- DIRECTIONS FOR THIS TASK
Any picture in the records below stays out; return everything else exactly.
----------
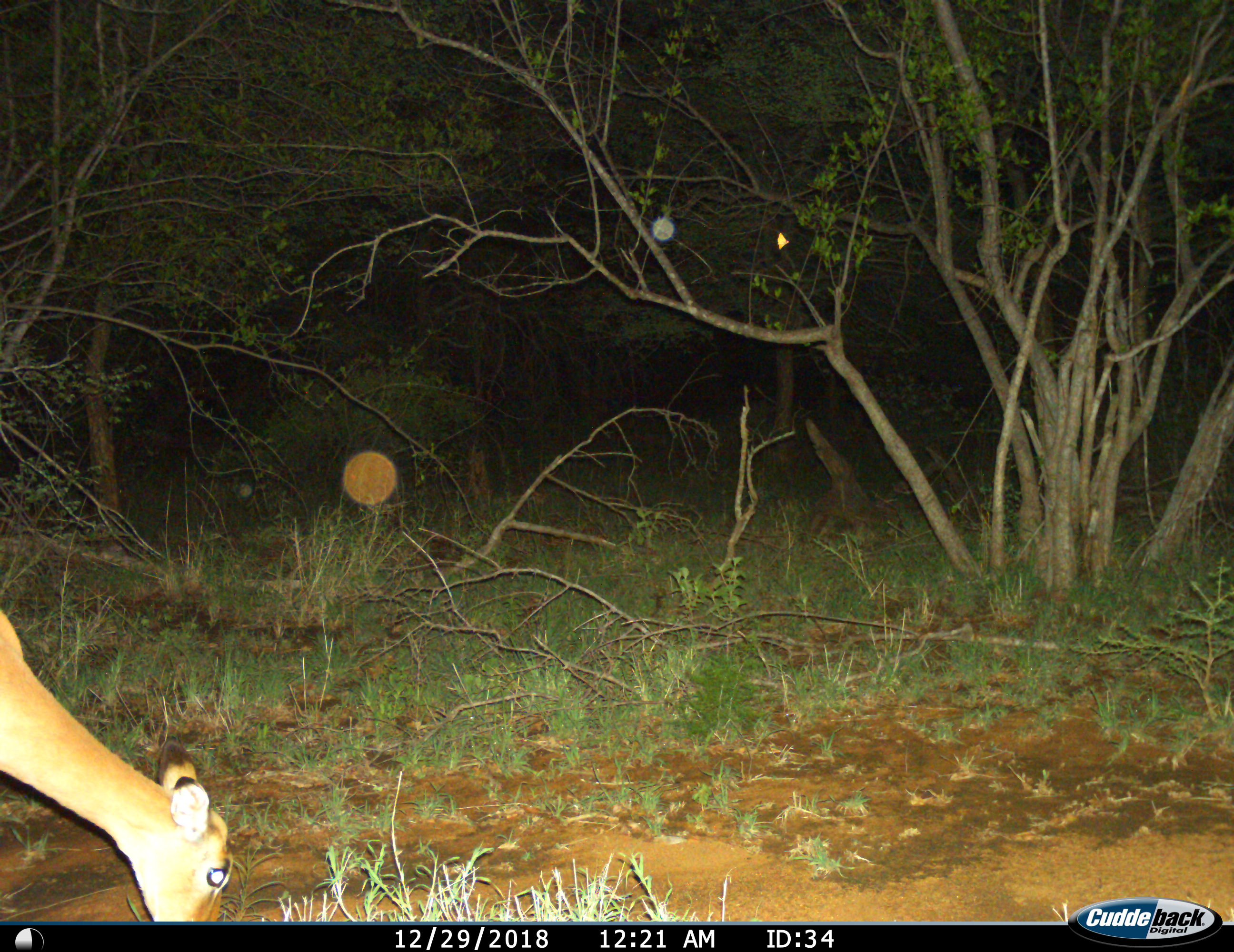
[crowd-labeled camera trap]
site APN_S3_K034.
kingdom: Animalia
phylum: Chordata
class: Mammalia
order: Artiodactyla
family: Bovidae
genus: Aepyceros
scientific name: Aepyceros melampus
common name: impala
Impala (Aepyceros melampus), count 1. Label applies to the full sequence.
----------
- RESPONSE
[crowd-labeled camera trap]
site APN_S3_K034.
kingdom: Animalia
phylum: Chordata
class: Mammalia
order: Artiodactyla
family: Bovidae
genus: Aepyceros
scientific name: Aepyceros melampus
common name: impala
Impala (Aepyceros melampus), count 1. Label applies to the full sequence.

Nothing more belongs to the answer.